Some small health insurers say that an Affordable Care Act program that was supposed to help make the major medical insurance market more fair may kill them.
The ACA calls for the program, the risk-adjustment program, to use cash from individual and small-group major medical issuers with relatively healthy enrollees to help issuers with relatively sick enrollees.
The Centers for Medicare & Medicaid Services published the risk-adjustment program cash transfer estimates last week.
Regulators in Connecticut today responded to the new risk-adjustment transfer announcement by putting an issuer in that state, HealthyCT, under supervision.
CMS told HealthyCT — a small, nonprofit, member-owned carrier with about 40,000 enrollees — that it will have to send $13.4 million, or about $300 per enrollee, to the risk-adjustment program.
“It became evident that this risk-adjustment mandate would put the company under significant financial strain,” Katharine Wade, Connecticut’s insurance commissioner says in a statement.
ACA risk programs
CMS said in the risk program announcement that 531 issuers of ordinary individual major medical coverage will participate in the ACA risk-adjustment program for 2015.
The plans with what appear to be low-risk enrollees are supposed to pay an amount equal to about 10 percent of all of the individual major medical premiums collected in 2015 into the program. The program is then supposed to pay the cash out to plans with what appear to be high-risk enrollees.
A second ACA risk management program, a temporary reinsurance program, uses cash from a fee imposed on all issuers to help pay the bills of individual coverage holders who file catastrophic claims in 2014, 2015 or 2016.
The ACA reinsurance program will pay about $7.8 billion to 497 issuers that have asked the ACA reinsurance program to cover $14.3 billion in 2015 catastrophic medical claims, or 55.1 percent of the total, CMS says.
In the new announcement, CMS says it expects to collect only $6.5 billion.
For 2015, the program will pay insurers more than the law requires, but less than some issuers might have hoped.
The ACA requires the ACA reinsurance program to pay only 50 percent of the eligible 2015 catastrophic claim costs. The program had enough more than enough cash to pay all of the eligible catastrophic claim costs for 2014, and it ended up with $1.7 billion in cash left over.
The program is on track to collect $6.5 billion in reinsurance fees for 2015. The program will need the money left over from the 2014 benefit year to come up with $7.8 billion in benefits cash for 2015, CMS says.
The specific amounts given in the risk-adjustment program and reinsurance program announcement are estimates.
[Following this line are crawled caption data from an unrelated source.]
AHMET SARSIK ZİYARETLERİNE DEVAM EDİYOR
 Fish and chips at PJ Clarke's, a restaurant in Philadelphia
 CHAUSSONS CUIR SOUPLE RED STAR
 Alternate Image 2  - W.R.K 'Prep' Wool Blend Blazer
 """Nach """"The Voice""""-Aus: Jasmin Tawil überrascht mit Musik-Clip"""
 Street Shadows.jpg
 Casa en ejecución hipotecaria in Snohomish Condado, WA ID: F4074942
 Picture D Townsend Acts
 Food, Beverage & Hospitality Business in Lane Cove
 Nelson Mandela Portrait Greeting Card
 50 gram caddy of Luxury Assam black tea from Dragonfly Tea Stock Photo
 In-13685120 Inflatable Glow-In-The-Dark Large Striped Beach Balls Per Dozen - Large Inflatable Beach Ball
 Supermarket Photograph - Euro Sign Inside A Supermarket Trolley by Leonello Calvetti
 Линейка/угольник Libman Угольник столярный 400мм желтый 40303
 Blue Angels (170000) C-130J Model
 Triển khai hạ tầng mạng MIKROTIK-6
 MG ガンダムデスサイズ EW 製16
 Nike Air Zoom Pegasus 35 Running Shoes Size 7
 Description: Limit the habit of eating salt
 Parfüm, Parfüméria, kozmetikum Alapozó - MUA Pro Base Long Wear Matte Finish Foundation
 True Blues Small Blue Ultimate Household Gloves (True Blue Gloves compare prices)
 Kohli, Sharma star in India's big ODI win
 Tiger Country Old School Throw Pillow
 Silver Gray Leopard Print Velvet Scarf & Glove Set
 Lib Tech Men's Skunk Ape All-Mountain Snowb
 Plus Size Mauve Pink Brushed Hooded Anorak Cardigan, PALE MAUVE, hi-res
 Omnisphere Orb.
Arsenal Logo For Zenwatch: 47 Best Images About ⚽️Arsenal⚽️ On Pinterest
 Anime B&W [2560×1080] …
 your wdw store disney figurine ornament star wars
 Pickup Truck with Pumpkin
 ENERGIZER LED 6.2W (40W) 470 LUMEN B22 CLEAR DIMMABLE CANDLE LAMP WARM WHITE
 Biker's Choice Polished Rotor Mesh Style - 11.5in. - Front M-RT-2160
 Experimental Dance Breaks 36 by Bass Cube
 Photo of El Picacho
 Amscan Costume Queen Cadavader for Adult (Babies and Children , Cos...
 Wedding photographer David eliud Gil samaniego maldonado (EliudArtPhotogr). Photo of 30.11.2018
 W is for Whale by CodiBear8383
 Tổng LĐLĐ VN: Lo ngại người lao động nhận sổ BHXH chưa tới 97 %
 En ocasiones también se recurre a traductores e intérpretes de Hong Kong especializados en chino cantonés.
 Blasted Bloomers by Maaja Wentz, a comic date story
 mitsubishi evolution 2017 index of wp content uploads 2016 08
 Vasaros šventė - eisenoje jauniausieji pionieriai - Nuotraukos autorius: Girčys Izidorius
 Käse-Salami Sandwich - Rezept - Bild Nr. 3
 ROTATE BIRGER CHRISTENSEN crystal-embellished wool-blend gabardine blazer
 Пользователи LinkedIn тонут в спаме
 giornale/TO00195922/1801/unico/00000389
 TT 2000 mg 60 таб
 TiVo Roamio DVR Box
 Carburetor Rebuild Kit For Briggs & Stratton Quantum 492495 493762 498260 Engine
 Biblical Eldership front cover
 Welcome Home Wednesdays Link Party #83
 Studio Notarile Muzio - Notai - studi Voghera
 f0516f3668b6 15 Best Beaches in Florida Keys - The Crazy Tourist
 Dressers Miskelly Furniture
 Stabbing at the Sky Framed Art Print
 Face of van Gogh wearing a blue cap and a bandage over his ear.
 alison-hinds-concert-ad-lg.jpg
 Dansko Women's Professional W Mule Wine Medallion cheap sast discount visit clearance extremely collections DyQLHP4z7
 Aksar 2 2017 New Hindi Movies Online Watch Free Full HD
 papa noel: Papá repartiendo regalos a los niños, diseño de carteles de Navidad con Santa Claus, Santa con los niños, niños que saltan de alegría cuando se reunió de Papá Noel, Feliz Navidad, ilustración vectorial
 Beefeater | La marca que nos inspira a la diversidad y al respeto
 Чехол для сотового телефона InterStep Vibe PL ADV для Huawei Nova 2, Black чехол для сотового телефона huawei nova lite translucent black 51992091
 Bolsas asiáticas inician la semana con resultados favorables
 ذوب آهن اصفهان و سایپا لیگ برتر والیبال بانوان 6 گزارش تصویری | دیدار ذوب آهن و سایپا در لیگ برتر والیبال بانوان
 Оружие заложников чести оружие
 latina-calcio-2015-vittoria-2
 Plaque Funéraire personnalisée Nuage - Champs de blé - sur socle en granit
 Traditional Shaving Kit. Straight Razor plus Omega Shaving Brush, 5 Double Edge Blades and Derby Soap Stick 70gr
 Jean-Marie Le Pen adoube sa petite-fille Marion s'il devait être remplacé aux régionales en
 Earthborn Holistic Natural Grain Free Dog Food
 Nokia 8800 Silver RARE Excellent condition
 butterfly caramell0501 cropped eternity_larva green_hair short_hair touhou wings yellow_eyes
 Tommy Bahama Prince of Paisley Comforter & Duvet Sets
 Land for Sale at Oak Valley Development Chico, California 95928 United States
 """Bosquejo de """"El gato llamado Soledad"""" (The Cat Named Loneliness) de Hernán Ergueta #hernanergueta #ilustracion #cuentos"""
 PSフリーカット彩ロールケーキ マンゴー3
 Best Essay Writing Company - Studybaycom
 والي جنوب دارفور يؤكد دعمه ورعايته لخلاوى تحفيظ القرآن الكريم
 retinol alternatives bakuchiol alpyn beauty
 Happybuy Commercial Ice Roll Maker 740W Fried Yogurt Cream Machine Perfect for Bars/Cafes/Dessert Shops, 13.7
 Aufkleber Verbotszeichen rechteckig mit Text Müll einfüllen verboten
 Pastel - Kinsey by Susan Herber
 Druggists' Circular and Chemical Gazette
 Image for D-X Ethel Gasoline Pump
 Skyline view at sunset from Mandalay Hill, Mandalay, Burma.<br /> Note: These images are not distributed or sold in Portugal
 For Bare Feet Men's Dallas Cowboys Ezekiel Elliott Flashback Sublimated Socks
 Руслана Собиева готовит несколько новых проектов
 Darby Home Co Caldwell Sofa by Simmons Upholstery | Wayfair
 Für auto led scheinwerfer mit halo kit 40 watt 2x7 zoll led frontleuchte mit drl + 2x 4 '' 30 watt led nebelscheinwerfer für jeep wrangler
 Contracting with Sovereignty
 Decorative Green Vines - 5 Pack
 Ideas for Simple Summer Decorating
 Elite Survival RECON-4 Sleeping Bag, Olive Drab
Issuers can file appeals.
Two groups for small insurers, the National Alliance of State Health CO-OPs and the Consumers for Health Options, Insurance Coverage in Exchanges in States Coalition, are attacking the methods CMS used to come up with the risk-adjustment program numbers.
Kelly Crowe, chief executive officer of NASHCO, a group for plans started with ACA Consumer Operated and Oriented Program loan money, said in a statement that the risk-adjustment program is “anything but a market-stabilizing program.”
“As currently designed, risk adjustment will only lead to reduced competition [and] higher premium rates,” Crowe said.
CHOICES says the current risk-adjustment formula discriminates against new, rapidly growing plans that have little information they can use to show how risky their enrollees are.
New York state examples
In New York state, one big issuer, Empire HealthChoice HMO Inc., a unit of Indianapolis-based Anthem, may get $40 million in ACA reinsurance benefits for 2015, pay $32 million into the individual market risk-adjustment program, and pay $1.2 million into the small-group risk-adjustment program.
Aetna Health Inc., a unit of Hartford-based Aetna, is not eligible for reinsurance program money and does not have to pay into the individual risk-adjustment program fund, but it may have to pay $2.2 million into the small-group risk-adjustment fund.
Oscar Insurance Corp., a New York-based company backed by venture capital funds, may get $20 million in reinsurance help and owe $31 million to the individual risk-adjustment fund.
Health Republic Insurance of New York, a company that failed, is supposed to get $52 million in reinsurance money but pay about $191 million into the individual and small-group risk-adjustment funds.
Executives testified at a New York state hearing earlier this year that they have concerns about what risk-adjustment program managers will do about issuers that fail.
HealthyCT, a company started with loans from the ACA Consumer Operated and Oriented Plan program, is on track to get about $11 million in ACA reinsurance program cash, the strain of having to make more than $13 million in risk-adjustment payments is too much for the insurer to handle, officials said.
HealthyCT will have to shut down at the end of the year, and its 13,000 individual policyholders will have to find new coverage in 2017, officials said.
HealthyCT cannot write new group business or group renewal business after Aug. 1, and sponsors of HealthyCT group plans that come up for renewal on or after Aug. 1 will have to find new coverage providers, officials said.